---------- RECORDS SUPPLIED ----------

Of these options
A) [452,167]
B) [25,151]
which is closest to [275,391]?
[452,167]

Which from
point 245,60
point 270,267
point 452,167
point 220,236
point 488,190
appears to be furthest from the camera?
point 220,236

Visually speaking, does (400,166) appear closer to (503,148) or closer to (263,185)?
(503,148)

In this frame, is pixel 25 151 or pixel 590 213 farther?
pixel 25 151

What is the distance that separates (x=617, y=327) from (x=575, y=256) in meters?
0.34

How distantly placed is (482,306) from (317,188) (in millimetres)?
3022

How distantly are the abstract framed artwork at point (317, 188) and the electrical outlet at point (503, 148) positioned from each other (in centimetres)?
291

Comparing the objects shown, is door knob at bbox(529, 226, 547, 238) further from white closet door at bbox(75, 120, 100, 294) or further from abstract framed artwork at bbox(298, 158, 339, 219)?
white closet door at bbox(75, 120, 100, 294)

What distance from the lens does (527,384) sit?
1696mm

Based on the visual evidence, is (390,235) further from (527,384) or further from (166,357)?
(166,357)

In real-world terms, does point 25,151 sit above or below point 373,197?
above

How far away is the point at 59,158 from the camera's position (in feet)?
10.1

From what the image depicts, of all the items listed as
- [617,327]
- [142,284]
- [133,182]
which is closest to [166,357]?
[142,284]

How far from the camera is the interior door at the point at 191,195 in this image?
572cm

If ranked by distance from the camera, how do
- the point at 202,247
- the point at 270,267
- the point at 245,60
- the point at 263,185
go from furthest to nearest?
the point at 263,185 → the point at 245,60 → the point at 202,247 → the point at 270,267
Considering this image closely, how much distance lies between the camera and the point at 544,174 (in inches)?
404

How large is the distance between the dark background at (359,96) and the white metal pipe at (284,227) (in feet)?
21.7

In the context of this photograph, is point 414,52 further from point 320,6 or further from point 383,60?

----------

**GIVEN TASK:** Express every line of the records above as a Markdown table with two columns, "Row" and "Text": "Row" holds a sequential number and "Text" holds the line. Omit blank lines.

**EXERCISE RESULT:**
| Row | Text |
|---|---|
| 1 | Of these options |
| 2 | A) [452,167] |
| 3 | B) [25,151] |
| 4 | which is closest to [275,391]? |
| 5 | [452,167] |
| 6 | Which from |
| 7 | point 245,60 |
| 8 | point 270,267 |
| 9 | point 452,167 |
| 10 | point 220,236 |
| 11 | point 488,190 |
| 12 | appears to be furthest from the camera? |
| 13 | point 220,236 |
| 14 | Visually speaking, does (400,166) appear closer to (503,148) or closer to (263,185)? |
| 15 | (503,148) |
| 16 | In this frame, is pixel 25 151 or pixel 590 213 farther? |
| 17 | pixel 25 151 |
| 18 | What is the distance that separates (x=617, y=327) from (x=575, y=256) in meters? |
| 19 | 0.34 |
| 20 | How distantly placed is (482,306) from (317,188) (in millimetres)? |
| 21 | 3022 |
| 22 | How distantly are the abstract framed artwork at point (317, 188) and the electrical outlet at point (503, 148) positioned from each other (in centimetres)? |
| 23 | 291 |
| 24 | Comparing the objects shown, is door knob at bbox(529, 226, 547, 238) further from white closet door at bbox(75, 120, 100, 294) or further from abstract framed artwork at bbox(298, 158, 339, 219)? |
| 25 | white closet door at bbox(75, 120, 100, 294) |
| 26 | What distance from the lens does (527,384) sit? |
| 27 | 1696mm |
| 28 | Based on the visual evidence, is (390,235) further from (527,384) or further from (166,357)? |
| 29 | (166,357) |
| 30 | In real-world terms, does point 25,151 sit above or below point 373,197? |
| 31 | above |
| 32 | How far away is the point at 59,158 from the camera's position (in feet)? |
| 33 | 10.1 |
| 34 | From what the image depicts, of all the items listed as |
| 35 | - [617,327] |
| 36 | - [142,284] |
| 37 | - [133,182] |
| 38 | which is closest to [166,357]? |
| 39 | [142,284] |
| 40 | How far from the camera is the interior door at the point at 191,195 in this image? |
| 41 | 572cm |
| 42 | If ranked by distance from the camera, how do |
| 43 | - the point at 202,247 |
| 44 | - the point at 270,267 |
| 45 | - the point at 245,60 |
| 46 | - the point at 263,185 |
| 47 | go from furthest to nearest? |
| 48 | the point at 263,185 → the point at 245,60 → the point at 202,247 → the point at 270,267 |
| 49 | Considering this image closely, how much distance lies between the camera and the point at 544,174 (in inches)? |
| 50 | 404 |
| 51 | How large is the distance between the dark background at (359,96) and the white metal pipe at (284,227) (in feet)? |
| 52 | 21.7 |
| 53 | In the context of this photograph, is point 414,52 further from point 320,6 or further from point 383,60? |